» **Excerpt**:
- - - - - - -
Comments by Independent Women’s Forum
on The U.S. Environmental Protection Agency’s Proposed Rules entitled
“New Source Performance Standards for Greenhouse Gas Emissions from New, Modified, and Reconstructed Fossil Fuel-Fired Electric Generating Units; Emission Guidelines for Greenhouse Gas Emissions from Existing Fossil Fuel Fired Electric Generating Units; and Repeal of the Affordable Clean Energy Rule.”
Docket No. EPA-HQ-OAR-2023-0072
The Independent Women’s Forum (IWF) appreciates the opportunity to comment on the U.S. Environmental Protection Agency’s proposed rule entitled “New Source Performance Standards for Greenhouse Gas Emissions from New, Modified, and Reconstructed Fossil Fuel-Fired Electric Generating Units; Emission Guidelines for Greenhouse Gas Emissions from Existing Fossil Fuel Fired Electric Generating Units; and Repeal of the Affordable Clean Energy Rule,” (i.e. the Rule or Clean Power Plan 2.0).
Our comments explain how the proposed rule will be damaging to the economy by transforming the utility sector away from affordable, reliable sources rendering harm to the American people in the form of a diminished grid and expensive electricity. Additionally, the comments make clear this is an egregious overstep of EPA’s authority, once again, and a slap in the face to the U.S. Supreme Court that disregards the recent West Virginia v. EPA decision. Finally, the arguments make clear that this rule will do little to improve the environment or change the trajectory of already-declining U.S. emissions.
- Introduction
IWF is the leading national women’s organization dedicated to developing and advancing policies that are more than just well-intended, but actually enhance people’s freedom, opportunities, and well-being. IWF is a 501(c)(3) non-profit that works every day to engage and inform women about how policy issues impact them and their loved ones and works to expand women’s options and opportunities. A guiding principle at IWF is cutting red tape so empowered individuals can use their personal resources to improve their surrounding communities and pursue their own visions of happiness.
- - - - - - -
» **Material shown**:
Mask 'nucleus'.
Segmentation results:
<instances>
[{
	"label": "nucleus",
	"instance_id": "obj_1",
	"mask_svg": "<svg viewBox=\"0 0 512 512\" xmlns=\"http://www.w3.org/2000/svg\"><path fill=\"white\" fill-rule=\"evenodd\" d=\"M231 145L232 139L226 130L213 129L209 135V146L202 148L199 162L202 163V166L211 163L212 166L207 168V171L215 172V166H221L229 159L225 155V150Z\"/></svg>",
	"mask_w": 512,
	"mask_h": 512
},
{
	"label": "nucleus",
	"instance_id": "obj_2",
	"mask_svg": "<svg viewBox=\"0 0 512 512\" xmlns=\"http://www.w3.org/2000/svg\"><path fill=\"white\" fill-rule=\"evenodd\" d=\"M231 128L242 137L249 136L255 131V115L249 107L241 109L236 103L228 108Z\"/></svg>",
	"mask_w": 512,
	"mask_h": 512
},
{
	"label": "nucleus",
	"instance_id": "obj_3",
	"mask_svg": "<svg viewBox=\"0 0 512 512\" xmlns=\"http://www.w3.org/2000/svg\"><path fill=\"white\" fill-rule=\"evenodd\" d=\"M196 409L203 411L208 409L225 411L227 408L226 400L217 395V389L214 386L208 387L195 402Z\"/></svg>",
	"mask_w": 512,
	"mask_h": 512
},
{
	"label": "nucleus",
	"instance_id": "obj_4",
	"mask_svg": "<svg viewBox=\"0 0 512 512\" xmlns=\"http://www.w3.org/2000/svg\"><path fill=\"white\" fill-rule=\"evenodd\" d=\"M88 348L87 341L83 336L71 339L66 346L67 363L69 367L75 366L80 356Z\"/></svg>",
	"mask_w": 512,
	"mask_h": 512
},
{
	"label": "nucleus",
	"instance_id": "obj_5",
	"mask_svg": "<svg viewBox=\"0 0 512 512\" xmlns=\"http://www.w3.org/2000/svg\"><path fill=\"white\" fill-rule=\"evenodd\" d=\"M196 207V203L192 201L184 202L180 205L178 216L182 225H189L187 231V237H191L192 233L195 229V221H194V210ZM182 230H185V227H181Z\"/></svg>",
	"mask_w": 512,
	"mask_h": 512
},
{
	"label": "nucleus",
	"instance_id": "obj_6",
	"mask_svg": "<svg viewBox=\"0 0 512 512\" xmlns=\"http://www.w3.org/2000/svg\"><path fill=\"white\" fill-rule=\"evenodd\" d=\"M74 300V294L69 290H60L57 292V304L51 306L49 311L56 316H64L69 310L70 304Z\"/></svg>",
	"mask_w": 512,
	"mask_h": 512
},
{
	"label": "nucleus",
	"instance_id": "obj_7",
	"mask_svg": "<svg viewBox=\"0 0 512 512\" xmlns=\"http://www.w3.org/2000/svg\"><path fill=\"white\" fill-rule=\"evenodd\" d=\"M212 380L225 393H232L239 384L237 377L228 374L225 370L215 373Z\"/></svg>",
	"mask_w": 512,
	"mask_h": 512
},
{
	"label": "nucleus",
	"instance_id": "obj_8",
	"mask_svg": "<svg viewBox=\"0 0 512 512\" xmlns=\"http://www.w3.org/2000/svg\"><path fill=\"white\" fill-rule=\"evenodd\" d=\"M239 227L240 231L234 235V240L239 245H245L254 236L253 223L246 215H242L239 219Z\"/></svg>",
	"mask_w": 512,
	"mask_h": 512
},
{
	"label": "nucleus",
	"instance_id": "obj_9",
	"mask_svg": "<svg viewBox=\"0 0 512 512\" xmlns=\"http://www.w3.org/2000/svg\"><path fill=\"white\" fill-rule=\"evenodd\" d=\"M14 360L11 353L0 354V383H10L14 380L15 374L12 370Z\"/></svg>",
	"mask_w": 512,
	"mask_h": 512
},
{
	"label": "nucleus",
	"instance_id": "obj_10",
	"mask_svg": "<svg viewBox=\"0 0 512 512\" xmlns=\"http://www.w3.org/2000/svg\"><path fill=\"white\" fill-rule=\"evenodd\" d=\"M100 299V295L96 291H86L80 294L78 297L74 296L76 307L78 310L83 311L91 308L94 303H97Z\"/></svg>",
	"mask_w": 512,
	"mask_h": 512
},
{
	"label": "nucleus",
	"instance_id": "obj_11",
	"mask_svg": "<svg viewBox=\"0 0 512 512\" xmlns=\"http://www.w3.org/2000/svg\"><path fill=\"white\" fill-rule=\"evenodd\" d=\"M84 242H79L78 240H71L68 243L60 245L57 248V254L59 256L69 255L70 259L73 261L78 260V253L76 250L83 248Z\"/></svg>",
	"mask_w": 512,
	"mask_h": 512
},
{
- - - - - - -
» **Work order**:
Continue the Independent Women's Forum comments on the EPA's proposed greenhouse gas rule, starting after the last sentence of the text.

» **Exercise answer**:
Successful environmental policy must balance economic growth and environmental protection. A requisite to achieving this balance is a robust and efficient energy industry. A history of technological breakthroughs in the energy industry fostered by a free and flourishing capital market is how we have significantly reduced the environmental footprint of energy development and use and become a top producer. In the process, the U.S. has achieved energy independence and stood ready to export our low-emissions energy and environmentally-friendly technologies to the rest of the world. One recent analysis projected a reduction of one billion metric tons of carbon dioxide emissions per year if we increased the development and exports of existing Liquid Natural Gas (LNG) technologies. Based on CPP 2.0 projected emissions reductions, the former approach delivers a 1 to 2.5 times greater impact without forcing Americans to deal with the derivative impacts of economy-crushing and cost-increasing regulations.
Accordingly, IWF urges the EPA to set aside its facially flawed and illegal, proposed Rule.
- The CPP 2.0 is Illegal.
The EPA Clean Power Plan 2.0 is the latest rendition whereby appointees are prioritizing the wants of activists over tangible fulfillment of the EPA’s mission and the rule of law. Under the Clean Air Act, section 111, EPA can set standards to “the degree of emission limitation achievable through the application of the best system of emission reduction which (taking into account the cost of achieving such reduction and any nonair quality health and environmental impact and energy requirements) the Administrator determines has been adequately demonstrated.” Importantly, the law makes clear these standards must be “achievable” and set based on technologies that are “adequately demonstrated.” The EPA CPP 2.0 rule fails to meet both standards.
Lack of Adequate Demonstration: The EPA proposal seeks to apply carbon capture and storage (CCS) technology as well as low-GHG hydrogen to new natural gas plants and existing coal-fired power plants. The agency admits that the technologies as applied are not currently available but will be by a “certain date.” While the agency has faith in this projection, the industry itself does not, and for a number of technical reasons.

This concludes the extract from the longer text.